Blue lines on the maps are the planned route. Red lines are deviations.
"None of us here got enlightened. None of us here got enlightened. None of us here got enlightened. Not that we knew of. Sorry to say." ~John Giorno
8. Blood and Birds and Bursting Bombs
Right around the Tennessee and Alabama border, but certainly just south of it, the heat and sub-tropical humidity fall back on you like an unwanted wet blanket.
I took 31E south from Mammoth Cave down to Lebanon Tennessee, Cut over to Nashville to check out the big bike shop. Nothing special there; I’ll live with my broken face shield till I get home. Mammoth’s Ranger R. was right about one thing, the rolling hills down through Kentucky and Tennessee along 31 are fascinating. It’s a regular pattern of pronounced hill and valley, hill and valley, up and down like a sine wave. Perhaps they’re formed by ancient rivers wearing away the underground limestone deposits then the roof caves in, but I could be wrong.
Down Alabama 11, across the Wheeler Dam, cut down a local county road 150 to 33 again and south through the William Bankhead National Forest. East on 74 from Double Springs 5 miles to the Corinth Recreation area campsite.
I knew my space was near the boat ramp on Lewis Smith Lake, so I drove down to check it out. A man had fallen getting out of his boat. He was bloody around the elbows and arms and feared he had broken his hip. Indeed he could not stand and he sat there bleeding half in and half out of the water.

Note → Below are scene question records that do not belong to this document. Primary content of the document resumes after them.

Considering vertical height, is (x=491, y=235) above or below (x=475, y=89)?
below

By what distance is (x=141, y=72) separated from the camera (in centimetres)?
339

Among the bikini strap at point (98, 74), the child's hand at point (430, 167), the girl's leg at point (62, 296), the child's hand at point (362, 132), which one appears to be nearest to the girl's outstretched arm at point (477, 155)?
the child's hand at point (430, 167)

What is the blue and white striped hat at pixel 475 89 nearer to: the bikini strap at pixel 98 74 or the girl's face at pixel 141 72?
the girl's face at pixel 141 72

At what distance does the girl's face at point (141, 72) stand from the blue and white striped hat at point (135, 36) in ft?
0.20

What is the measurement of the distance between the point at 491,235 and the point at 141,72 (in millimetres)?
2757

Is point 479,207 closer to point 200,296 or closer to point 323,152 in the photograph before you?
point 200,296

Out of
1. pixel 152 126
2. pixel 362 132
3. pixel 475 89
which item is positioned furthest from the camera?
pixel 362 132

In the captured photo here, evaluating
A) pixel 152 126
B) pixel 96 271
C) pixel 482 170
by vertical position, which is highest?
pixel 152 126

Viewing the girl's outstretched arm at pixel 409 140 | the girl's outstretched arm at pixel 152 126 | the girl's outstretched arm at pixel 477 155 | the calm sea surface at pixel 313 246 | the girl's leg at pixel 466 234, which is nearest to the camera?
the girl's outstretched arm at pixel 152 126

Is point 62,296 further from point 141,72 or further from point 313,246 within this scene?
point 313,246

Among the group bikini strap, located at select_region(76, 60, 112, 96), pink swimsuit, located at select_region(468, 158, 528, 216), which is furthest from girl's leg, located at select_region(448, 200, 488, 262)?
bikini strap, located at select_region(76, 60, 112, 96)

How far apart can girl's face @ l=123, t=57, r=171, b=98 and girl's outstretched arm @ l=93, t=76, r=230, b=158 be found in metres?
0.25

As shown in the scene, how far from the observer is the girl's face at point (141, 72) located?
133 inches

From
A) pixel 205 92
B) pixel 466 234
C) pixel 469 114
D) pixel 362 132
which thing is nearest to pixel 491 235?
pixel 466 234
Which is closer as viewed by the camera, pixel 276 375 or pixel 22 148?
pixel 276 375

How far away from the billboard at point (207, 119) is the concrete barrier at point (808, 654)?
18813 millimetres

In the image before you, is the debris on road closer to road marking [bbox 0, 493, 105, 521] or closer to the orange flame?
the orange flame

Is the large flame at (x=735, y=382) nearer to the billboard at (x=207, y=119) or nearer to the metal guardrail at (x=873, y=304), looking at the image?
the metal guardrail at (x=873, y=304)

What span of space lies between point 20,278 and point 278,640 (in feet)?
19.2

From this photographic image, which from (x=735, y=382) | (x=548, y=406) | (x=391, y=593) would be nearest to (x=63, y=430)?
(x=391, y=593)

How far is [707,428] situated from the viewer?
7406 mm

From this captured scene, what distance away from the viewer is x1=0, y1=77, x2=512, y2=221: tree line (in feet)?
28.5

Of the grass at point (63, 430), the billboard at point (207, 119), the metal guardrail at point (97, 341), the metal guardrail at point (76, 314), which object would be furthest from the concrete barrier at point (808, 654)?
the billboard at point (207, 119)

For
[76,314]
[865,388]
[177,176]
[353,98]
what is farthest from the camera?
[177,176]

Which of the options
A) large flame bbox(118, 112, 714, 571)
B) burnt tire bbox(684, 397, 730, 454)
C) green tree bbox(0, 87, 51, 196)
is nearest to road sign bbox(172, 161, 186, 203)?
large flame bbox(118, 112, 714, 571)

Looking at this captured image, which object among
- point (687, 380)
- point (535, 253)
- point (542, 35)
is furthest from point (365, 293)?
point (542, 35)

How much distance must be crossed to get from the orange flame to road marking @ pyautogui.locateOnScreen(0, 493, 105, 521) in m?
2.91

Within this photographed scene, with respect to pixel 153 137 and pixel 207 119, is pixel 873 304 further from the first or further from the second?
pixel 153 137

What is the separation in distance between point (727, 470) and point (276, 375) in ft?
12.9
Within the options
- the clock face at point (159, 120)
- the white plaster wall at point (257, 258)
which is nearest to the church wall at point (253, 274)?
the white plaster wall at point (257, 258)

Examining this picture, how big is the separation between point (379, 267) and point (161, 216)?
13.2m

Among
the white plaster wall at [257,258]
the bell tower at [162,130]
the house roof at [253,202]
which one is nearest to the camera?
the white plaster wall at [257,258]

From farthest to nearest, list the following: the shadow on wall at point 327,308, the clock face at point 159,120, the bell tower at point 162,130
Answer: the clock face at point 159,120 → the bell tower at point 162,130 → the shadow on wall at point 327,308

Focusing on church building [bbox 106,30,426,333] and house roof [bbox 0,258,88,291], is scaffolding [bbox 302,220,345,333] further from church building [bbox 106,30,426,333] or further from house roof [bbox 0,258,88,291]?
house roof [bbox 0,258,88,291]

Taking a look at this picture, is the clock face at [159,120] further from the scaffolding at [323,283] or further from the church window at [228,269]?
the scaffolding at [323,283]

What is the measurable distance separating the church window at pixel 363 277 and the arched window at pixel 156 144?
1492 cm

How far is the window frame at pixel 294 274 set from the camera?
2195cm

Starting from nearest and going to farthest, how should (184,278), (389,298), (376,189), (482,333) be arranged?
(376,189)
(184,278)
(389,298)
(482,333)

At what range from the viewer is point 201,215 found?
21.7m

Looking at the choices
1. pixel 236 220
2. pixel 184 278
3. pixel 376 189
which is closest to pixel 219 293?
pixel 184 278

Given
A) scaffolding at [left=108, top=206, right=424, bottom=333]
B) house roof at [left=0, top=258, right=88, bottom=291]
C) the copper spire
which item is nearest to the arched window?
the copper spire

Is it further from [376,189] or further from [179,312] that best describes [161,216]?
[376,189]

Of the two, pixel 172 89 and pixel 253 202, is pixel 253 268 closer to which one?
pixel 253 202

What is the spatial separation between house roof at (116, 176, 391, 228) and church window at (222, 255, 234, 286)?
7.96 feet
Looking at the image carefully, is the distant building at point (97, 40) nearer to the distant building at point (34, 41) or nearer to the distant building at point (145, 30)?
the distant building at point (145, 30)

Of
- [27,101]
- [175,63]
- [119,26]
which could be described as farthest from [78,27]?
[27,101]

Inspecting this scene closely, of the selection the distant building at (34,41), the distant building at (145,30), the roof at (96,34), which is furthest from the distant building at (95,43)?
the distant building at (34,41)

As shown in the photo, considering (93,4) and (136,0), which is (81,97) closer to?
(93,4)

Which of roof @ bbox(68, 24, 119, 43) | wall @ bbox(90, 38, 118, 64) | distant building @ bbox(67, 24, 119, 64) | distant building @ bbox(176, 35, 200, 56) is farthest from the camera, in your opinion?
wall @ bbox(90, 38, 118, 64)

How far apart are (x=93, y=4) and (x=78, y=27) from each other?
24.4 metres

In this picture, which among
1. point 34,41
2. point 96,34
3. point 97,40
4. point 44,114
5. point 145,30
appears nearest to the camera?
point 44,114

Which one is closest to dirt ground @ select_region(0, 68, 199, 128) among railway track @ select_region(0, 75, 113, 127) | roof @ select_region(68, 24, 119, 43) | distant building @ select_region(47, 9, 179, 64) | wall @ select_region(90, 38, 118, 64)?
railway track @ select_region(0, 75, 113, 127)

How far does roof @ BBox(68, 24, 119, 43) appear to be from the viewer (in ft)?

He was in his mid 60s and his daughter was the nervous type. I got my first aid kit from the bike, he cleaned up the blood and we called for an ambulance. “Sorry pal, they don’t let me carry morphine.”
I’m the only one in the tenting section of the campground, and it would be very quiet, except the tremendous din made by hundreds of birds far up in the pine trees.
The sounds are short single notes and hundreds of them together is rather like the sound of cicadas, except they aren’t, and while the cicada sound is usually steady, this choir is pulsating rhythmically, then is steady, then a pulse returns. I fall asleep and wake up in the middle of the night and they’re still at it, but the firecrackers have stopped exploding in the distance ~it’s the early morning of July 4th.